[STUDY TEXT Boundary: Start]

Water pressure is the most common plumbing problem. One of the primary goals in designing a building water system is to ensure adequate water pressure all the way down the line, including at the farthest fixture.
FREMONT, CA: The success of any building, campus, or facility design is dependent on the plumbing. People who live, work, or play in a structure will require water to maintain and clean the structure, drink, and prepare food.
Because plumbing systems are generally hidden behind walls and are simply required to work as they do at home, it is easy to treat plumbing as an afterthought. Isn't it true that what's out of sight is out of mind? In fact, the inclination to pay insufficient attention to the design of plumbing systems most often leads to errors that can wreak havoc on building operations and, in the end, necessitating costly retrofits.
A few key areas of focus will help ensure that a building operates as it should from the start.
Water pressure is the most common plumbing problem. One of the primary goals in designing a building water system is to ensure adequate water pressure all the way down the line, including at the farthest fixture. The greater the building's size, the more difficult it is to give sufficient and consistent pressure throughout the structure. Water needs to travel at least 300 feet vertically while retaining water pressure all the way to the end of a 25-story office building. That is no easy task.
It is critical that mechanical engineers properly size one's pumping and control systems to provide adequate GPM and head pressure for this wide range of requirements. The most common error in field installations with problems is a lack of proper equipment and controls that can react to the wide range of usage. Undersized pumps, insufficient controls, and ineffective pipe sizes can all result in costly rehabilitations for building owners and operators.
If pressure and delivery are the most discussed plumbing systems, water quality is close behind in terms of its impact on a building and the people who live in it. Taste, hardness, and bacteria resistance are all important factors to consider when designing a plumbing system.
Most jurisdictions offer safe potable drinking water to the public, but it does not have to be tasty. In some areas, such as Florida, owners must deal with difficult circumstances in which solids and odors from their water can cause significant tenant complaints. Many companies, with the assistance of mechanical engineering teams, choose to install building-wide water treatment systems that remove contaminants from the water source and re-add minerals to give a better experience.

[STUDY TEXT Boundary: End]
[GIVEN ENTRIES Boundary: Start]

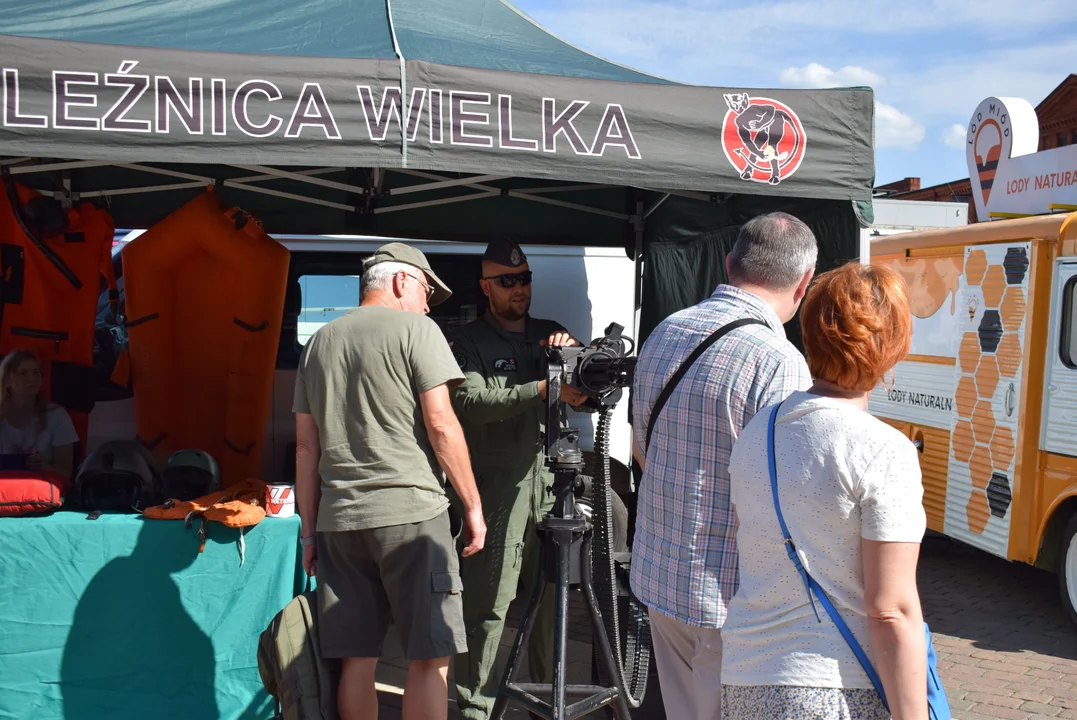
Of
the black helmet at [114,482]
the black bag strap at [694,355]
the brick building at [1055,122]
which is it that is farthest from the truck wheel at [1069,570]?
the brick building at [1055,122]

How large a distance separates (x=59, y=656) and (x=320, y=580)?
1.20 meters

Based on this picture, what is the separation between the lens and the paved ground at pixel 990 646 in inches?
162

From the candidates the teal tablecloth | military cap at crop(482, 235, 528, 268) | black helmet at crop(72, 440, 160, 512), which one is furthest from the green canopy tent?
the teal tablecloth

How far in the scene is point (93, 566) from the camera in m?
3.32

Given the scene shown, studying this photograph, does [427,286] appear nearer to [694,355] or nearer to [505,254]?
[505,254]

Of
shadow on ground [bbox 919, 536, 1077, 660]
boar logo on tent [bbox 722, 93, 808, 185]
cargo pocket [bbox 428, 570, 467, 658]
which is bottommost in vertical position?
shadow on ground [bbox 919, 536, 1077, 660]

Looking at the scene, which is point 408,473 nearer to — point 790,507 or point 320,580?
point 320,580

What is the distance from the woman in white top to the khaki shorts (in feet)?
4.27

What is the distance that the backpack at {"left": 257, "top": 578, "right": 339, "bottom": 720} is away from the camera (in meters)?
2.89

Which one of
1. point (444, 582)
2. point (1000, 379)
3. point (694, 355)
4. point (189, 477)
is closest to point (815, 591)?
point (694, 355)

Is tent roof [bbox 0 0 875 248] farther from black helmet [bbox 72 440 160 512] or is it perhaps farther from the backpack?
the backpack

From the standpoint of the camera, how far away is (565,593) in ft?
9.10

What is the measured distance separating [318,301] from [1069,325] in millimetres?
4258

[GIVEN ENTRIES Boundary: End]
[GIVEN ENTRIES Boundary: Start]

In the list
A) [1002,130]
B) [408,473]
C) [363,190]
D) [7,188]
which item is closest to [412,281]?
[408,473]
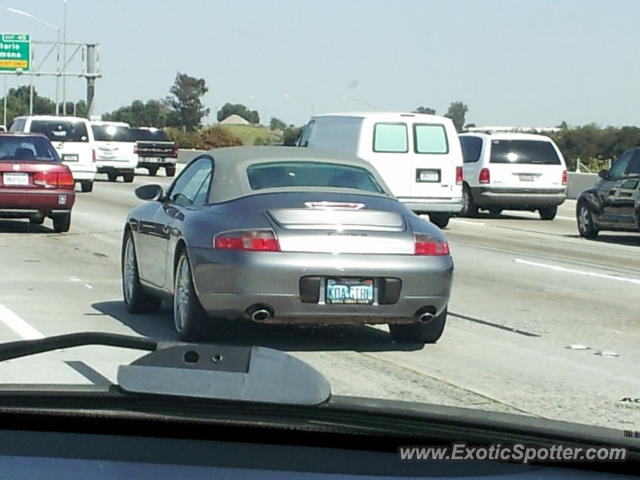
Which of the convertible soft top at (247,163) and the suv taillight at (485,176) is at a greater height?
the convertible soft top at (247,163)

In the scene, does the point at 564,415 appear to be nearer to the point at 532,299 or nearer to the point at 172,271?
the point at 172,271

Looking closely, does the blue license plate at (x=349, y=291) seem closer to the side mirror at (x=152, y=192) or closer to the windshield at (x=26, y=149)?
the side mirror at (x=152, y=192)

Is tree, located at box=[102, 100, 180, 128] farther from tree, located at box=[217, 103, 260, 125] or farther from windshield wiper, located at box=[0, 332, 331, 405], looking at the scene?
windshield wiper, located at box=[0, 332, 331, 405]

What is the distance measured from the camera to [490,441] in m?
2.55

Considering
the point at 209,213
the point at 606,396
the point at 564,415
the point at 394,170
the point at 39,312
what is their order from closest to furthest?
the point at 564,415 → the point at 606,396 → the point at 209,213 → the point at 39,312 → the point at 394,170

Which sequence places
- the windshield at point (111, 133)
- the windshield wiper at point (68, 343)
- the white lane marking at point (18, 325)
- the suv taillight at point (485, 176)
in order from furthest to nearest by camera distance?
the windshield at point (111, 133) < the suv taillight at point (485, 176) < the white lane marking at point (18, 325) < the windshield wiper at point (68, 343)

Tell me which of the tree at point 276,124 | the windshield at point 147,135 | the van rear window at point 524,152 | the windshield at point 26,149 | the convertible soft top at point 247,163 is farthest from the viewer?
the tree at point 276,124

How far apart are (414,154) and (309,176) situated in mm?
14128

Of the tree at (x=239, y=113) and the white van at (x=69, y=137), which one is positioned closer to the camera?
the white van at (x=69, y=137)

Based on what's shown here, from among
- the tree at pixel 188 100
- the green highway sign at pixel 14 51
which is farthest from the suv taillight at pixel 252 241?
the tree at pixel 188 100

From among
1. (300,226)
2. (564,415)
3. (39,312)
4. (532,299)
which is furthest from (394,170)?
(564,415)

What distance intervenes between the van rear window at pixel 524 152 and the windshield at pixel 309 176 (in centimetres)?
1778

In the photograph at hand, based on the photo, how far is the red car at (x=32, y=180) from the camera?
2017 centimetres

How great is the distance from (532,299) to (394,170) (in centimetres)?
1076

[GIVEN ENTRIES Boundary: End]

_WORK REQUEST_: Update the stretch of the plumbing design text from "Because plumbing systems" through "from the start.", putting "secondary concern" in place of "afterthought".

_EXERCISE RESULT_:
Because plumbing systems are generally hidden behind walls and are simply required to work as they do at home, it is easy to treat plumbing as an secondary concern. Isn't it true that what's out of sight is out of mind? In fact, the inclination to pay insufficient attention to the design of plumbing systems most often leads to errors that can wreak havoc on building operations and, in the end, necessitating costly retrofits.
A few key areas of focus will help ensure that a building operates as it should from the start.